One day a year is dedicated to children as a symbolic gesture and political opportunity.
In most countries, Children’s Day is celebrated on a different date. The one marked as official corresponds to the Universal Declaration of Human Rights, issued by the UN in 1954. This coincides with the anniversaries of Universal Children’s Day, the adoption of the Universal Declaration of the Rights of the Child (1959) and the adoption of the Convention on the Rights of the Child (1989). All of these are documents of the highest significance, signed and ratified by every country in the world.

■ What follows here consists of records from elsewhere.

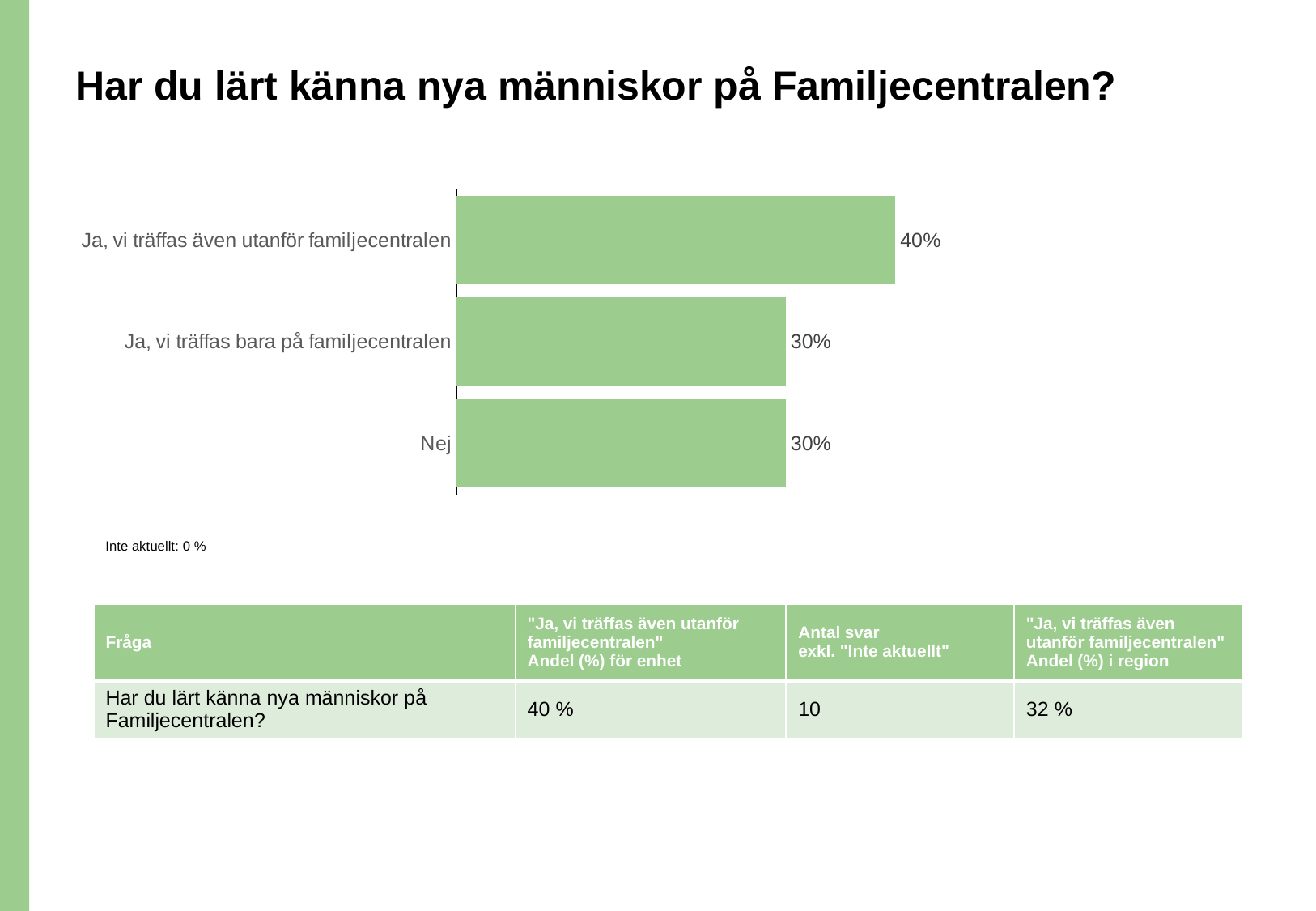
What is the total of the values for "Ja, vi träffas bara på familjecentralen" and "Nej"? 60% What is the difference between the values for "Ja, vi träffas även utanför familjecentralen" and "Nej"? 10% What kind of chart is shown on the slide? Bar chart What is the value for "Nej"? 30% Which is larger, the value for "Ja, vi träffas även utanför familjecentralen" or the value for "Ja, vi träffas bara på familjecentralen"? Ja, vi träffas även utanför familjecentralen Which category has the highest value? Ja, vi träffas även utanför familjecentralen What is the title of the slide? Har du lärt känna nya människor på Familjecentralen? How many categories are shown in the chart? 3 What is the value for "Ja, vi träffas bara på familjecentralen"? 30% What colour are the bars in the chart? Green What is the value for "Ja, vi träffas även utanför familjecentralen"? 40% What percentage is given for "Inte aktuellt" below the chart? 0 %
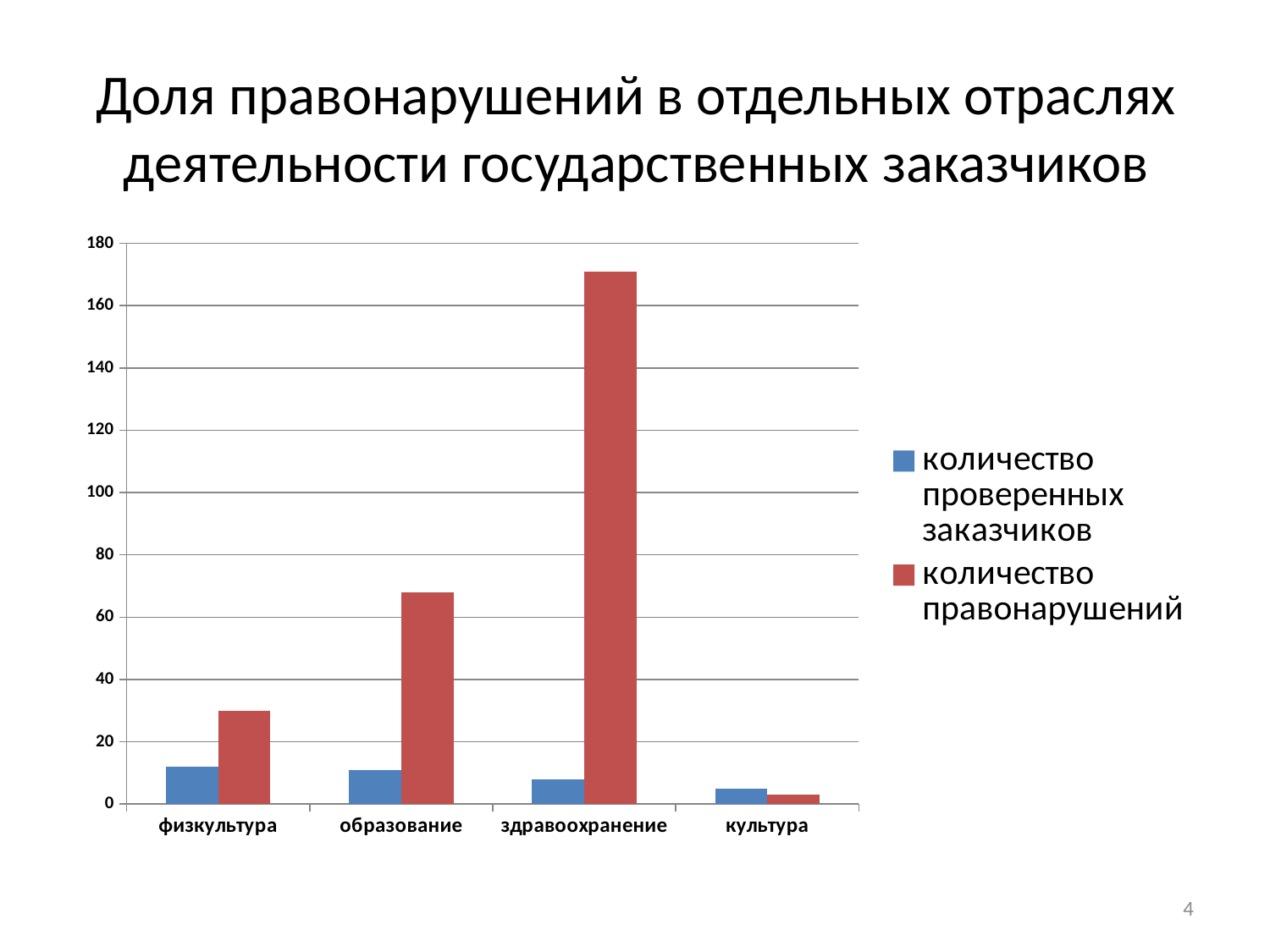
How many series does the legend list? 2 Which category has the highest value for количество правонарушений? здравоохранение Is the value of количество правонарушений for здравоохранение greater or less than 160? greater What kind of chart is shown on the slide? bar chart What colour represents количество правонарушений in the chart? red How many categories are shown on the x axis? 4 Which category has the lowest value for количество правонарушений? культура Which is larger for культура: количество проверенных заказчиков or количество правонарушений? количество проверенных заказчиков Which is larger for образование: количество проверенных заказчиков or количество правонарушений? количество правонарушений Is the value of количество правонарушений for образование greater or less than 60? greater Which category has the lowest value for количество проверенных заказчиков? культура Is the value of количество правонарушений for физкультура greater or less than 40? less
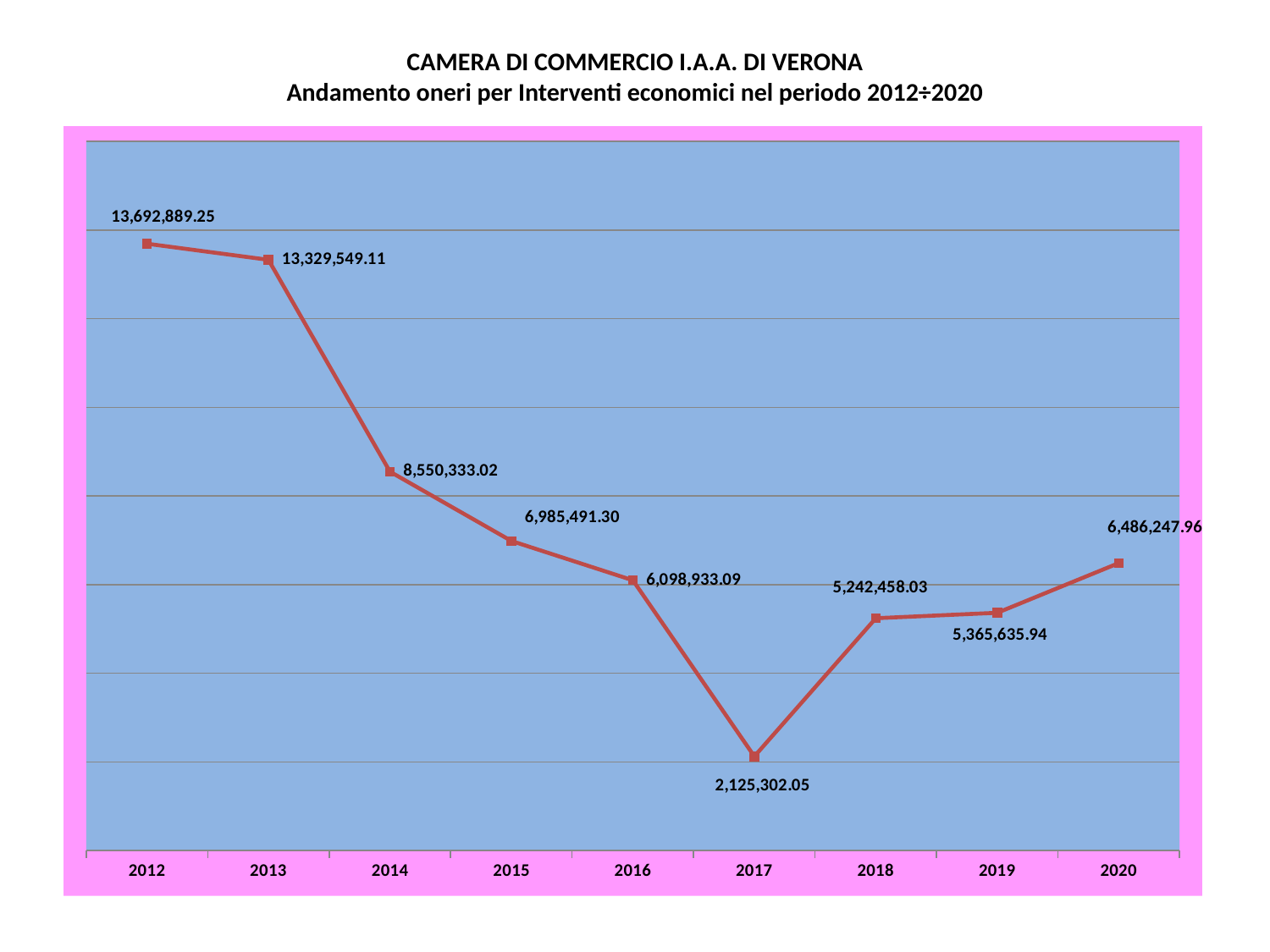
Which year has the highest value? 2012 What is the value for 2017? 2,125,302.05 Which year has the lowest value? 2017 What is the value for 2012? 13,692,889.25 What is the value for 2015? 6,985,491.30 Which is larger, the value for 2014 or the value for 2016? 2014 Do the values rise or fall from 2012 to 2017? fall What is the value for 2020? 6,486,247.96 What kind of chart is shown? line chart What is the difference between the values for 2020 and 2019? 1,120,612.02 How many years are plotted on the chart? 9 What is the difference between the values for 2012 and 2013? 363,340.14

But what happens to these rights in the real world? 4 million newborns in the world die in their first month of life. 148 million children under the age of five in developing regions – where our continent is located – have insufficient weight for their age. 1.02 billion human beings go hungry every day. 1.4 billion people lack access to safe drinking water, a situation that is worsening every day due to climate change and forced migration.
Organisations created specifically to observe and contribute to the improvement of the situation of children coincide in pointing out how this affects millions of children and adolescents, condemning them to a scenario of extreme poverty, violence, exploitation and abuse. In addition to this, Third World countries consider children and adolescents to be a social by-product, given their condition of vulnerability and the fact that they do not have the slightest influence on political decisions. As a result, they are subject to decisions that do not favour them and suffer the additional charge of marginalisation in the design and application of public policies.
In the face of the devastation caused by climatic phenomena, the effects of wars, the injustice of forced migration, the polarisation of wealth and government corruption, the greatest victims are concentrated among children and young people. For economic powers and the world’s centres of political and economic power, these masses of starving children plagued by preventable diseases are collateral casualties. In the face of this reality, celebrations such as the one noted above are not only empty symbolism, but also a stark reminder of the utter disregard for the Declarations dedicated to protecting those who are their primary targets.
One of the most serious effects of the neglect in which the new generations develop is the steady increase in problems of malnutrition, self-esteem, identity crisis and depression. This, which was already part of the situation of poverty in which the vast majority of children and young people find themselves, has increased sharply since the pandemic.
According to The State of the World’s Children 2021 report by UNICEF, “Suicide is the fourth leading cause of death among adolescents aged 15-19. Every year, nearly 46,000 children between the ages of 10 and 19 take their own lives: that is, one child every 11 minutes.”
The demagogic speeches and condescending gestures of political leaders in their campaign promises are, in the face of this stark picture of children, an example of the aberrant loss of sense of reality that conditions them as soon as they accede to power. The obligation of citizens is to insist on respect for the rights of this important but marginalised sector. The future depends on them, and these are not empty words.
When a child takes his or her own life, something dies in each of us.